The RICS Occupier Sentiment Index (OSI), an overall measure of occupier market momentum, returned a positive reading in each CEE country tracked within the RICS Commercial Property Monitor.
Hungary continues to post the strongest overall results, albeit the index eased somewhat from the first quarter’s record high. Tenant demand continued to increase robustly across the board, while availability of leasable space declined further. Rental growth projections were broadly unchanged compared to Q1 2017, coming in at 3.5%.
The Czech market gathered significant momentum over Q2 2017 with the OSI ( Occupier Sentiment Index – a composite indicator capturing overall momentum) rising from +25 to +39, which is the strongest reading since the survey was formed in 2008. Solid demand growth, particularly in the office sector, has pushed near term rent expectations noticeably higher, with prime office and retail rents anticipated to rise sharply over the year to come. Projections for secondary locations, however, remain subdued.
Elsewhere, robust results were again reported in Bulgaria, with rising demand being met with a modest decline in availability. This is expected to translate into an increase in rental values across all areas of the market in the 12 months ahead. Rental growth prospects remain firmest in the prime office sector.
Meanwhile, although still comfortably positive, momentum appears a little more modest in Croatia. In Romania, availability continues to rise, despite reasonably strong demand growth, which is weighing on near term rental growth projections. Further out, however, respondents envisage rents rising across each segment (to a greater or lesser degree) over the next 12 months. By way of contrast, rents across secondary locations in Croatia are anticipated to remain flat at best, while prime sub sectors exhibit positive projections, with the strongest growth expected across prime retail space.
“The Romanian property market has shown clear signs of growth in both levels of activity and investor interest, supported by several years of strong economic growth. Occupier demand has increased across all sectors and steep growth in retail sales has helped to drive rental growth in the retail sector. The manufacturing sector continues to attract new entrants to the market, with logistics being fuelled by the trend in retail sales. Foreign investor activity has gradually increased in 2017 and the overall level of interest in the market is significantly higher than 2016. The Romanian market retains a yield advantage for investors over more core markets of CEE, while offering a risk profile which is lower than often perceived. A positive outlook for the market heading into 2018”, says Tim Wilkinson MRICS, Chair of the RICS Board in Romania.
- The Occupier Sentiment Index (a composite indicator capturing overall momentum) improved to +15, up from +9 in the previous quarter. As such, this measure is consistent with a gradual pick-up in the momentum during Q2.
• Occupier demand increased at the sharpest rate since 2013, with a net balance of 51% of respondents reporting a rise in demand. When broken down, growth was particularly strong in the office and industrial sectors and more modest across the retail area of the market.
• Despite stronger demand growth, availability continued to rise across the board (albeit at a slower pace than in the previous two quarters). Likewise, the value of landlord incentive packages increased modestly in each sector.

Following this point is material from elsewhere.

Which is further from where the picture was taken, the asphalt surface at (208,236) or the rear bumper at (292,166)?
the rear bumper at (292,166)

• Although near term rental expectations remain generally subdued, twelve month projections were revised higher relative to Q1 in virtually all sub-markets (secondary retail the sole exception).
• Respondents now envisage solid rental gains across all prime areas of the market over the year ahead, while the secondary industrial sector also exhibits firmly positive growth expectations.
- The Investment Sentiment Index also ticked up during Q2 (from +12 to +17), indicating growth in investment market activity to be gathering pace.
• Investment enquiries, from both domestic and foreign buyers, increased strongly in each sector according tothe latest results. At the same time, the supply of property for investment purposes continued to trend upwards at a significant rate.
• Looking ahead, 88% of respondents expect new investors to enter the market over the coming year. Meanwhile, the same proportion expect the presence of local and CEE investors to increase during the twelve months ahead.
• Aside from local and cross border CEE investment (which ranked top) the largest share of respondents anticipate funds from Western Europe and the US to be a key source of capital during the next twelve months (see chart below).
• Capital value expectations were adjusted higher (to a greater or lesser degree) in all sub-markets when
compared to Q1, with prime office and industrial assets displaying the strongest twelve month projections.
• 50% of respondents view conditions in their local market to be consistent with the middle stages of an upturn (up from 30% in Q1).